The likely order of events is:
  • Morning:
    Got letter from Jones. Displeased with it.






  • [Letter from David Jones, postmarked “6 15PM 4 JAN 1966” and received the next day:]
                      The Coppice,
                       11, Park Road,
                        Thornton Cleveleys,
                         Lancs.
                        3/1/66.
    Dear John,
          Thank you for your letter which I received this
    morning, and thank you for your concern for me.
          However, you seem to take for granted that
    I believe that Jesus died as part of a bargain between
    God and the Devil. I do not believe this. I believe that
    Jesus died as an example to the human race. You state in
    your letter that Jesus died so that I wouldn’t have to die
    for my sins.

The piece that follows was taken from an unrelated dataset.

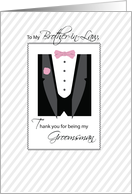 Brother in Law Groomsman Thank You Rose Pink card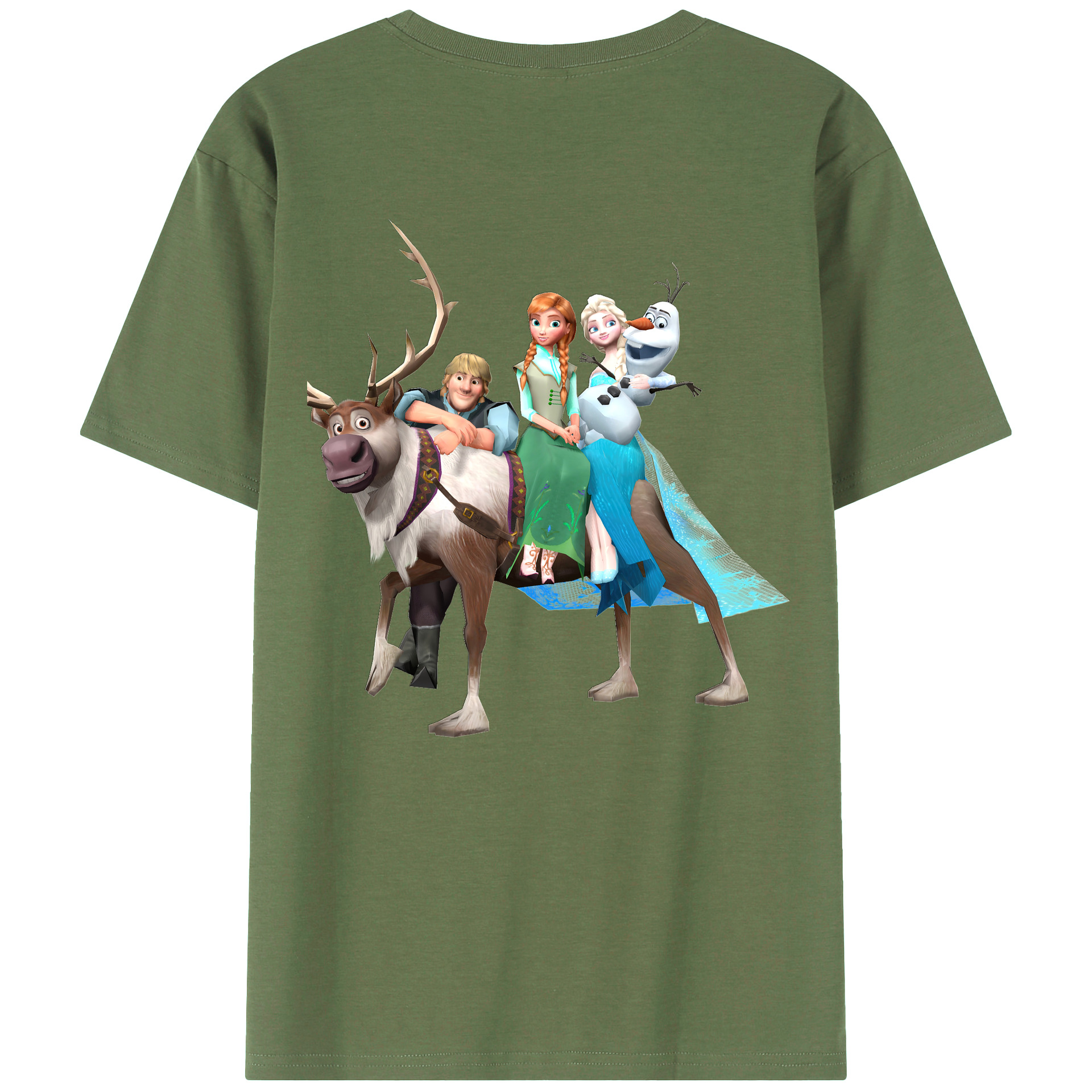 （画像用） アナと雪の女王 アンナ エルサ Frozen Anna Elsa 綿100％ メンズ半袖Tシャツ（バックプリント） 通気性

I have explained to you my views on the after-
    life, and I believe that anyone who leads a life dedicated
    to the betterment of his fellows is closer to God than the
    man who goes to Church on Sundays and spends the rest of the
    week robbing banks, beating people up, and generally annoying
    and worsting his fellow men.
          For the same reason, I don’t believe that saving
    is a sudden process. If you have faith in God, lead a good
    life, then you have no need to worry.
          There are many so-called Christian men in this
    country, who can stand by and watch people who need operations
    desperately but who have to wait behind a hospital waiting
    list of two hundred. These people, if they are ill, do
    not need to wait — they pay fifty pounds and are treated
    privately, while some poor chap who needed that bed dies
    for the simple reason that he was poor. In my opinion these
    people will suffer, and ought to suffer, a worse fate than
    the person who leads a good life but does not go to church.
          If you die with a clear conscience, leaving behind
    you a good, clean life, I believe you have no need to worry.
    However, if you have led an horrible life, I believe that
    God, who is merciful, will NOT condemn somebody to eternal
    damnation because of error. Punishment, certainly, but not
    eternal torture.
             Well, I shall be going now,
                        Yours sincerely,
                        [signed]
                        D. C. Jones.
    P.S. I omitted to mention in my last parargraph that if
    you have done your best in this life to follow the teachings
    of Jesus, to alleviate the sufferings of the poor, the needy,
    the ill, then you have done better than the person who merely
    prays for these things and does nothing to bring them about.
                               DCJ.


    How different the tone of his letter, received on Wednesday 3rd August 1966, is!

  • Afternoon:
    Went to Aud’s house in Fleetwood but both came home, i.e. to my house in Thornton.

  • Evening:
    Went tracking [tracting, giving out gospel tracts] with Robert in Fleetwood—Robert Parkinson, I assume. But compare 23rd March 1966 where it is Robert Miller who is mentioned; however, there, I felt the need to add the surname Miller. See Alone at last!

  • Night
    When I got home I sent a reply to Jones’s letter.